本文:
_____

説明

会合性ポリマー(polymeresassociatifs)を用いてアルキッドポリマーを水に分散させる方法と、得られた組成物と、それを含む水溶性ペイント

会合性疎水基を有するポリマーを用いてアルキド樹脂を水中に分散させる方法。得られた組成物、処方を使用して、界面活性剤または溶剤を使用せずに、水-ベースのアルキド塗料を製造することができる。

【発明の詳細な説明】
【技術分野】
【0001】
本発明は、アルキド樹脂とそれを含むアルキドペイントに関するものである。
【背景技術】
【0002】
「アルキドペイント」という用語は有機酸とポリオールとの反応で得られるポリエステルまたはシアネート基とポリオールとの縮合で得られるウレタン−アルキドとして公知のアルキドのペイントを意味する。本明細書でアルキド「樹脂」および「ポリマー」という用語は同じものを意味する。歴史的にはアルキド塗料は1950年代から有機溶媒の存在下で製造され、今日の水をベースにしたペイントは後で開発されたものである。
【0003】
しかし、水をベースにしたアルキド塗料の製造の可能性は早くから考えられ、消費者からは有機溶媒を含まない製品に対するニーズが期待されていた。この課題は1980年代から特許文献1(米国特許第4 497 933号明細書)に記載されている。この特許には溶剤を完全に含まない水−ベースのペイントの製造方法が記載され、酸基を15〜40mg KOH/g樹脂の量で含み、OH基の含有量の高い特定アルキド樹脂を使用する。しかし、この方法は極めて制限された方法であり、その定義から、全ての種類のアルキド樹脂に適用することはできない。
【0004】
次に、当業者は界面活性剤および/または有機溶媒(溶剤ベースのペイントの組成より少ない量で使用)を使用する方法を開発した。これらの成分の役割は水の存在下でアルキド樹脂を可溶化して水−ベースのアルキド塗料を製造できるようにすることにある。しかし、ペイント中に溶剤および界面活性剤が存在すると「従来の」水−ベースのペイントで共通して使用されているレオロジ改質剤の効果が悪くなる。この増粘剤(epaississants)は所望のレオロジーカル特性を与えるためには水−ベースのアルキド樹脂塗料で必須のものである。

_____

掲載一覧:
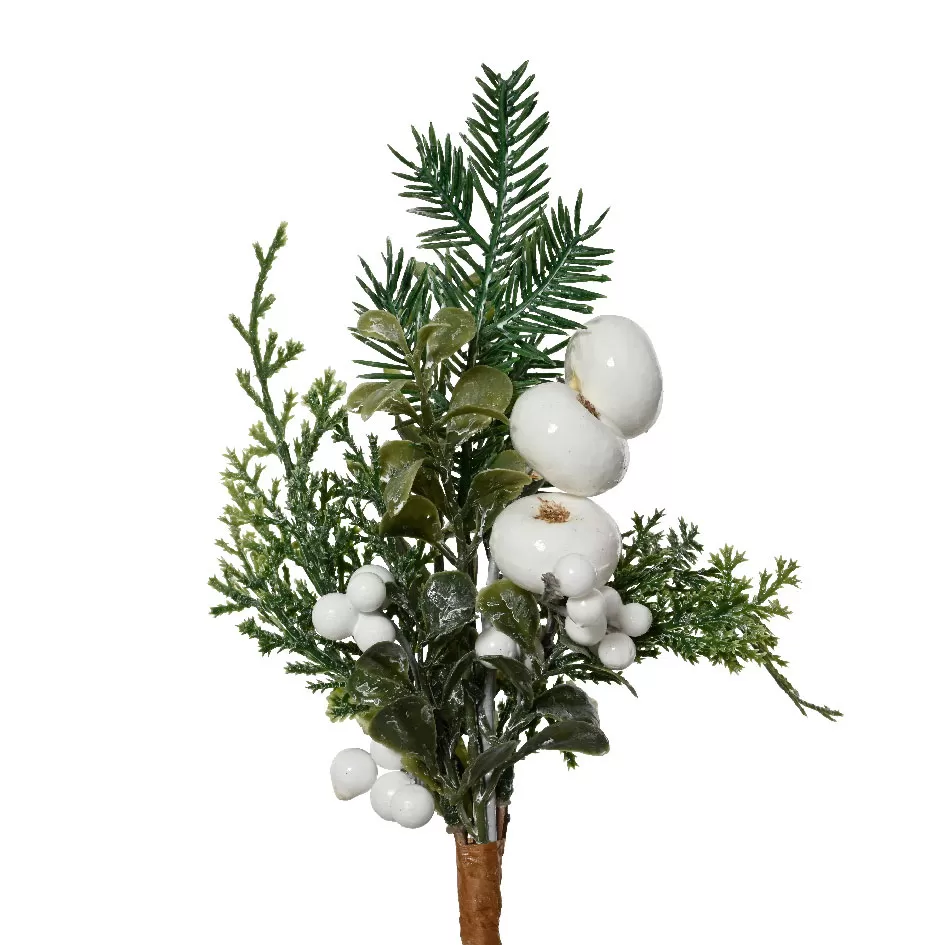 Κλαδί με λευκά στοιχεία 4 x 16 x 27 cm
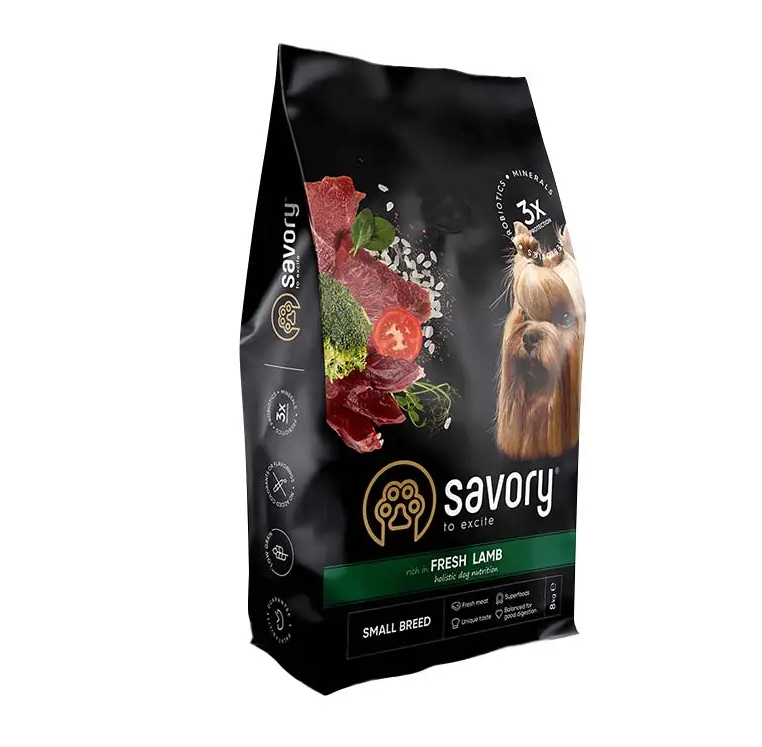 

Savory корм холистик для собак мелких пород 8кг (ягненок)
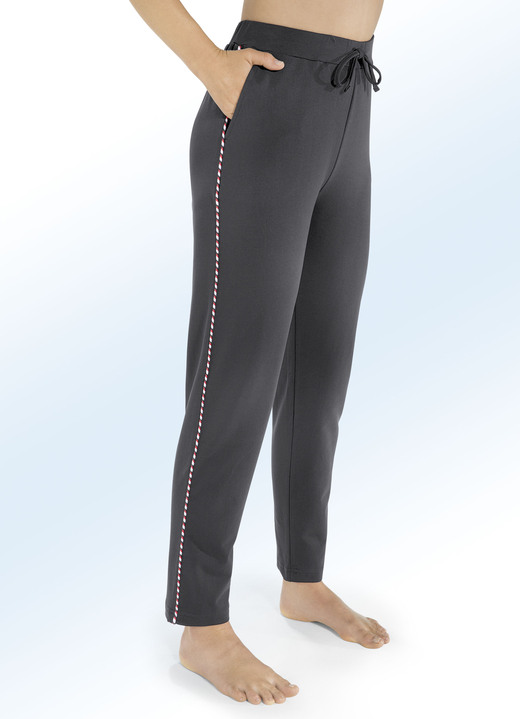 Broeken - Broek met trekkoord, in Größe 018 bis 054, in Farbe ANTRACIET Ansicht 1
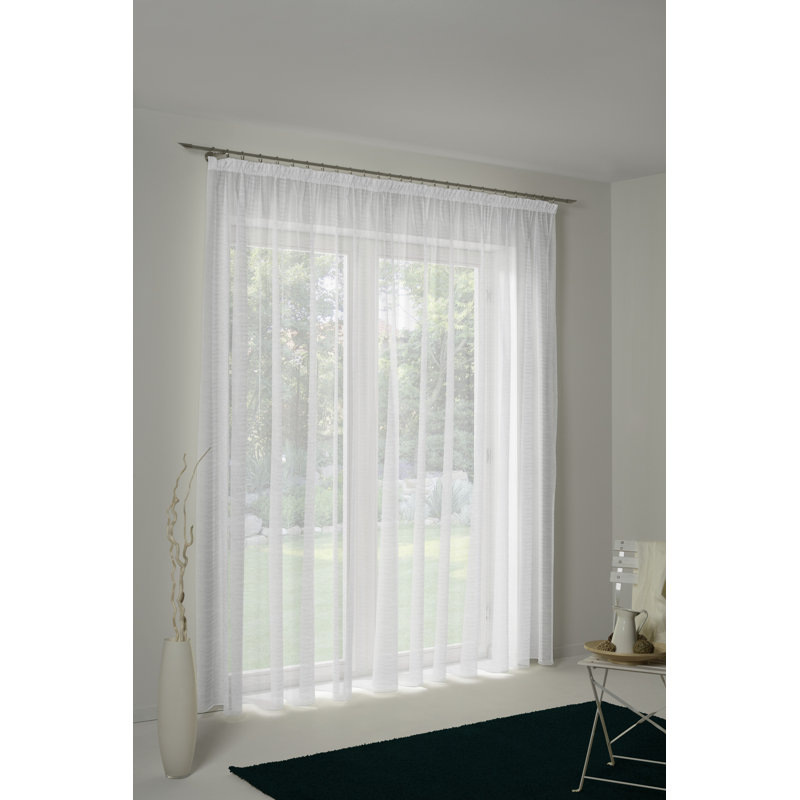 PePPer Semi Sheer Curtain Single Panel, Width 600 x Drop 245 cm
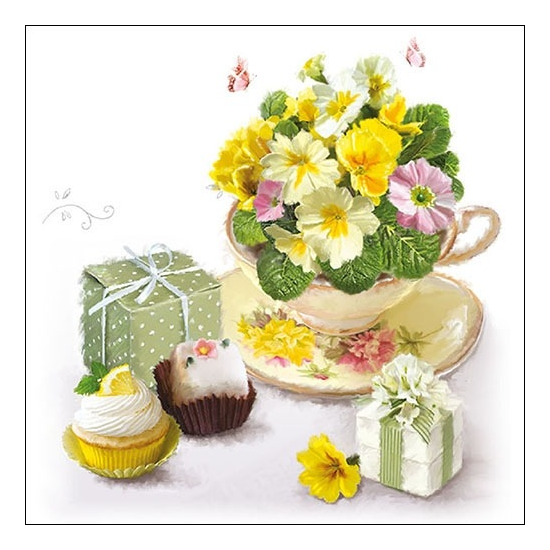 Szalvéta Tea Surprise papírszalvéta 33x33cm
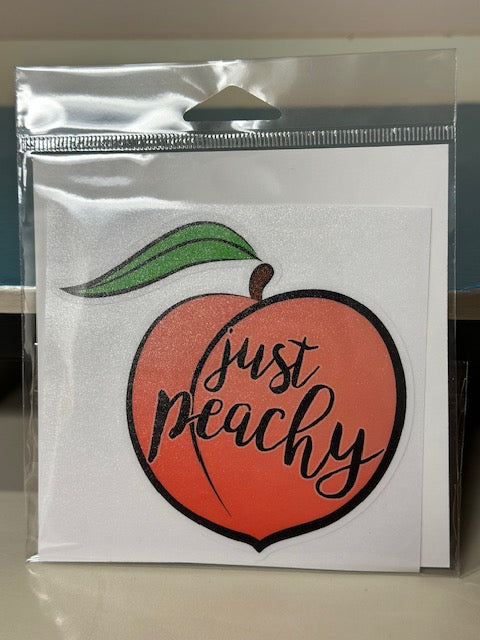 Just Peachy Sticker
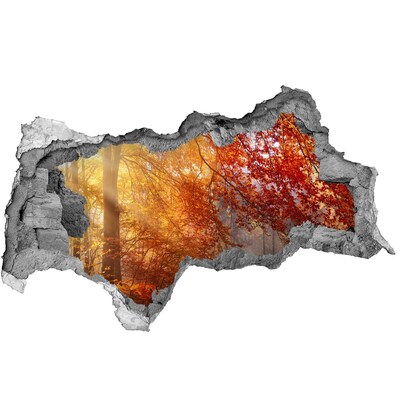 Fototapet un zid spart cu priveliște Toamnă aurie în pădure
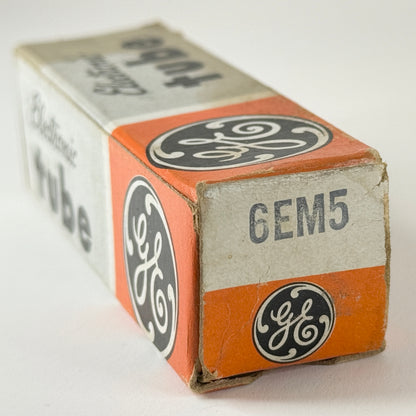 (1) Tested GE 6EM5 Tube with Box Made in Canada Code FV Beam Power Vacuum Tube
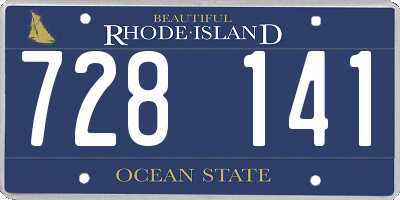 RI license plate 728141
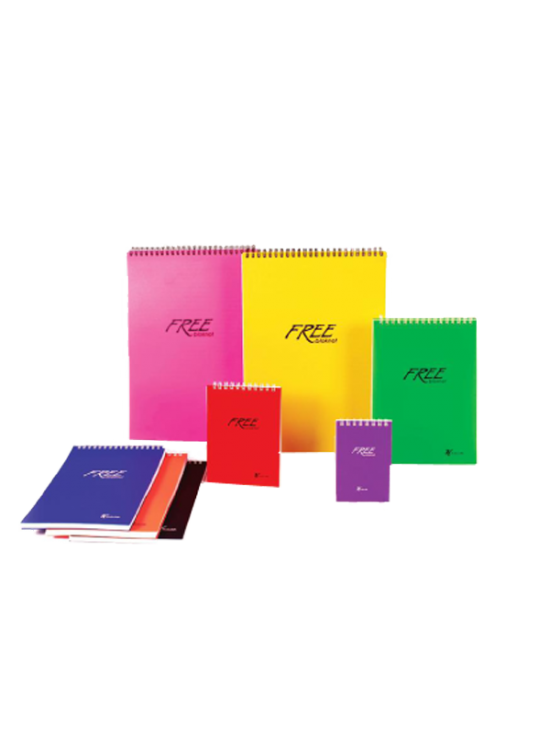 Keskin Color Bloknot Free Office Spiralli Kareli 80 YP A6 145212-99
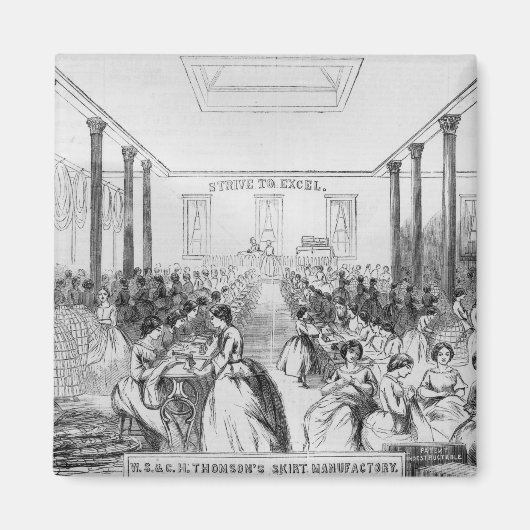 トムソンのスカート製造広告 マグネット (正面)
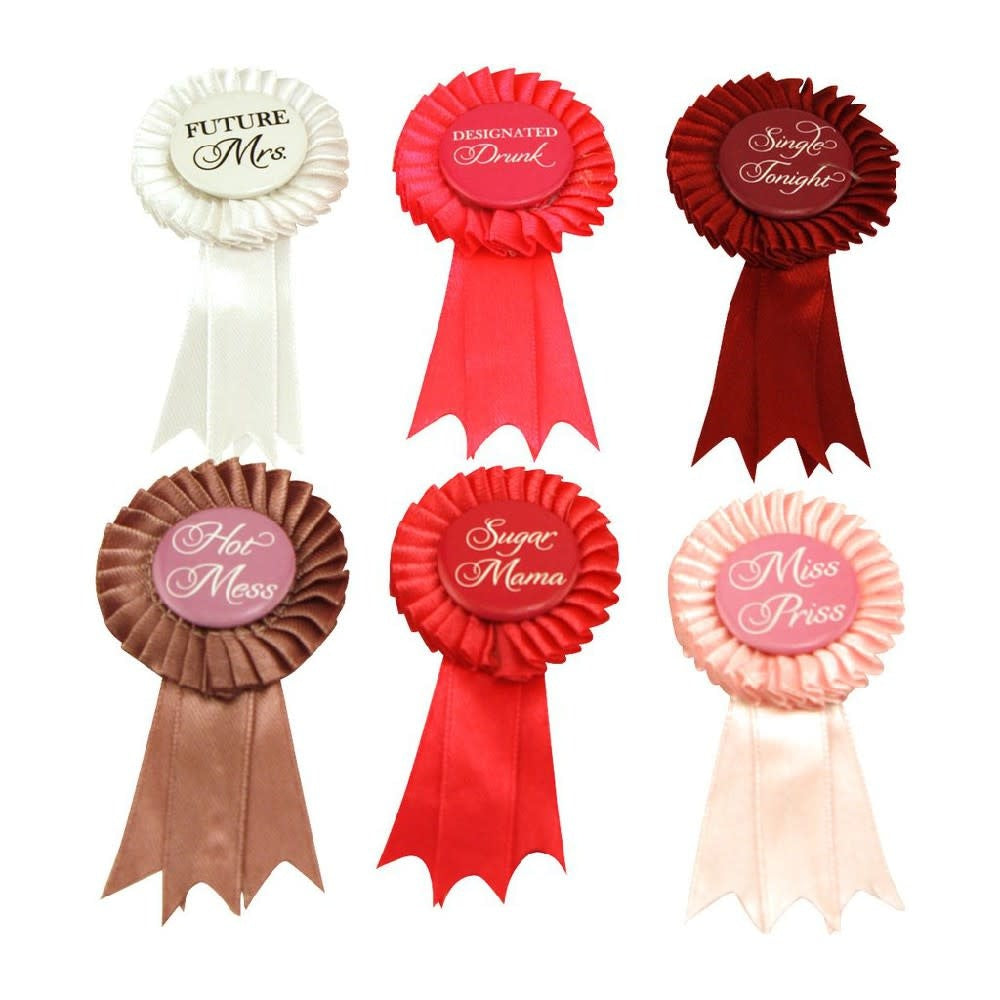 Bride-To-Be Award Ribbons – Groove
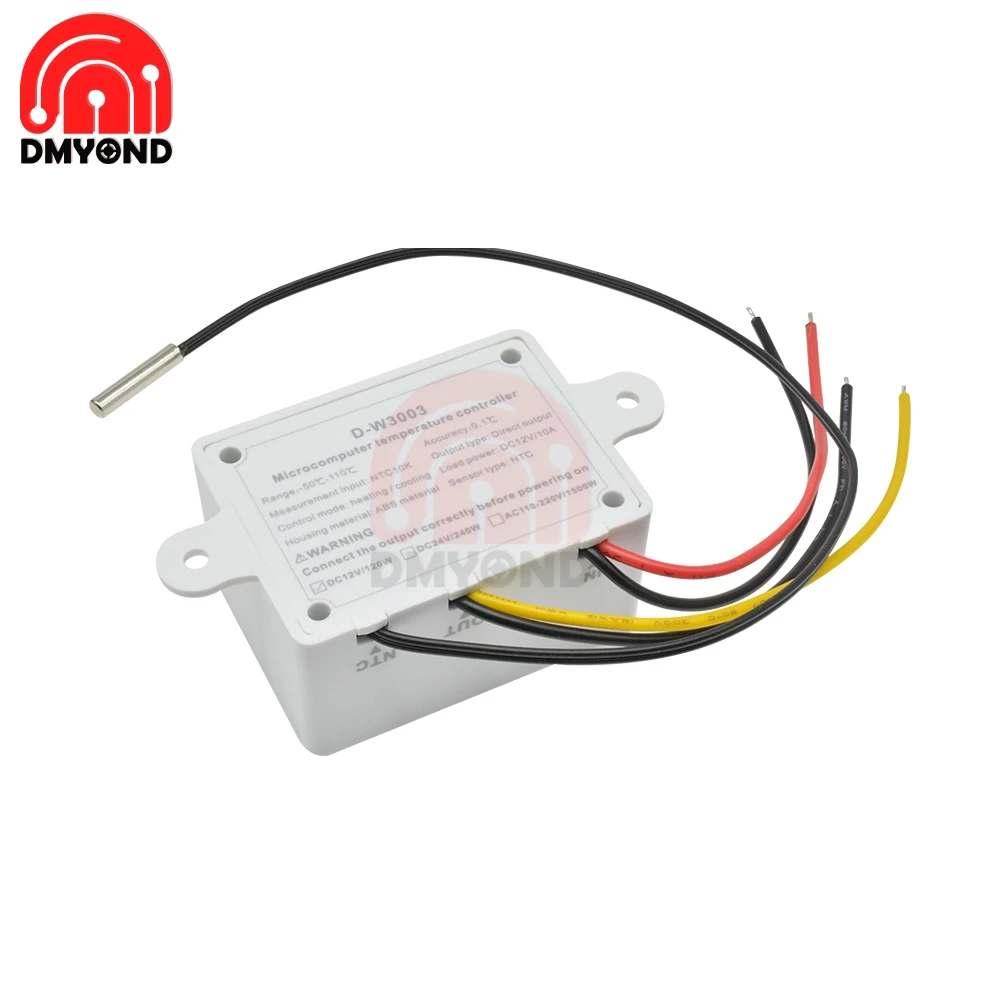 Цифровой светодиодный регулятор температуры и влажности W3003 12 в термостат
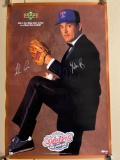 1990 Upper Deck 23 x 34.5 poster signed by Nolan Ryan.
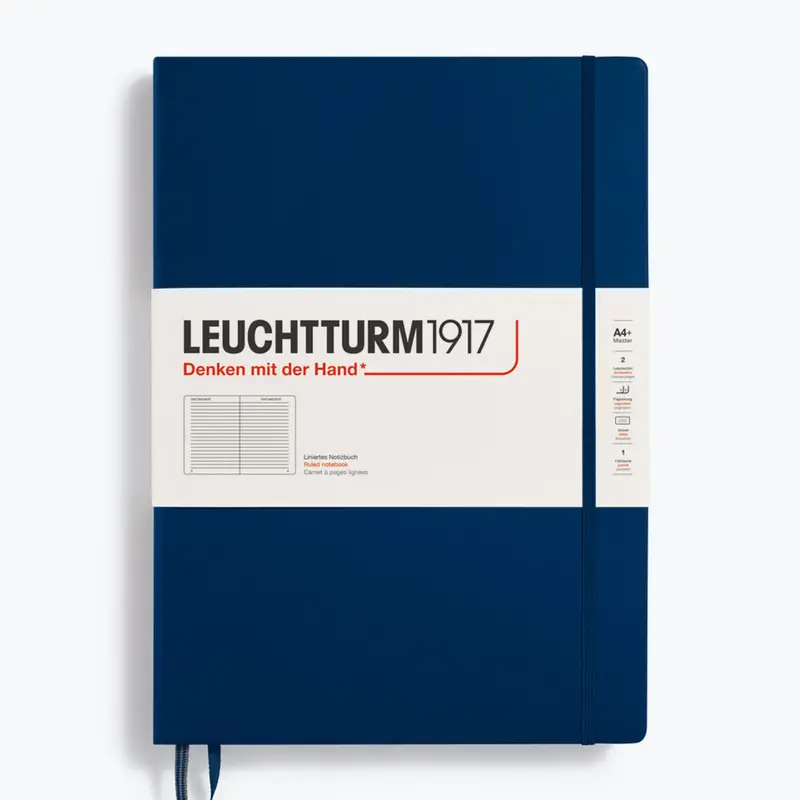 Leuchtturm1917 - Notebook - A4+ - Navy 1
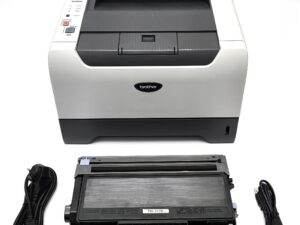 Brother HL-5240, (10-30K), pełen toner 100%, kable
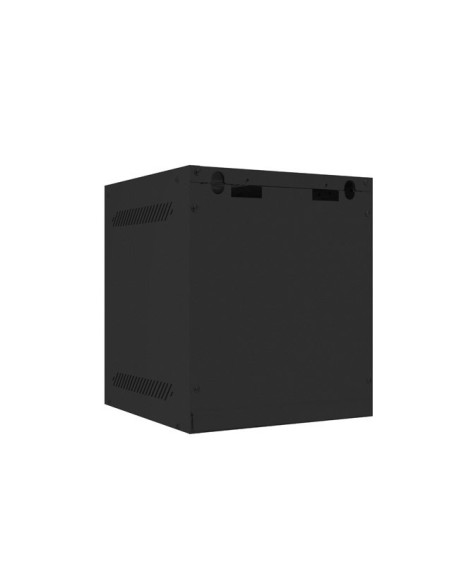 LANBERG RACKOVÁ SKRIŇA 10" PRO MONTÁŽ NA STENU 6U/280X310 PRO VLASTNÚ MONTÁŽ S KOVOVÝMI DVERAMI ČIERNA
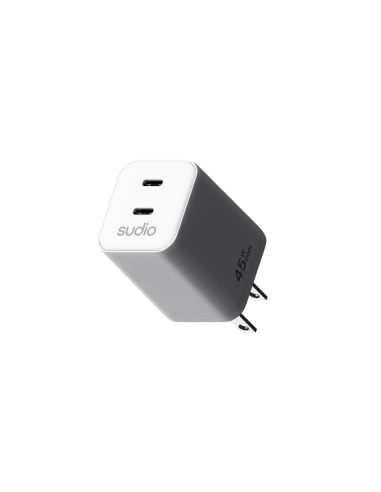 Cargador Tipo Usb-C 45w - 2 Puertos Blanco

_____

アルキド樹脂の水分散に関する本文を、最後の段落に続けて書き進めてください。

解答:
【0005】
さらに、溶剤および揮発性有機化合物(VOC)に対する国際的な規制、特にヨーロッパの規制はますます厳しくなっていることは非特許文献1の「デコ・ペイント用の水ベースの溶剤を含まないアルキドエマルションの利点」に記載されている。
【0006】
従って、環境問題の観点から有機溶媒ベースのペイントの使用は適していない、さちに、溶剤が存在するとユーザは安全で満足な条件下で作業をすることができない(引火または中毒の危険またはアレルギの危険)。
【0007】
従って、一般的特性が任意のアルキドペイントに適用でき、水−ベースのペイントで伝統的に使用されているレオロジ改質剤の使用に適した、溶剤および界面活性剤を含まない、水溶性媒体中でアルキド樹脂ペイントを製造する新しい方法を開発する必要がある。
【0008】
本発明者はこの開発に従事し、上記ペイントの製造方法の開発に成功した。本発明方法はアルキド樹脂を可溶化する独特な方法である。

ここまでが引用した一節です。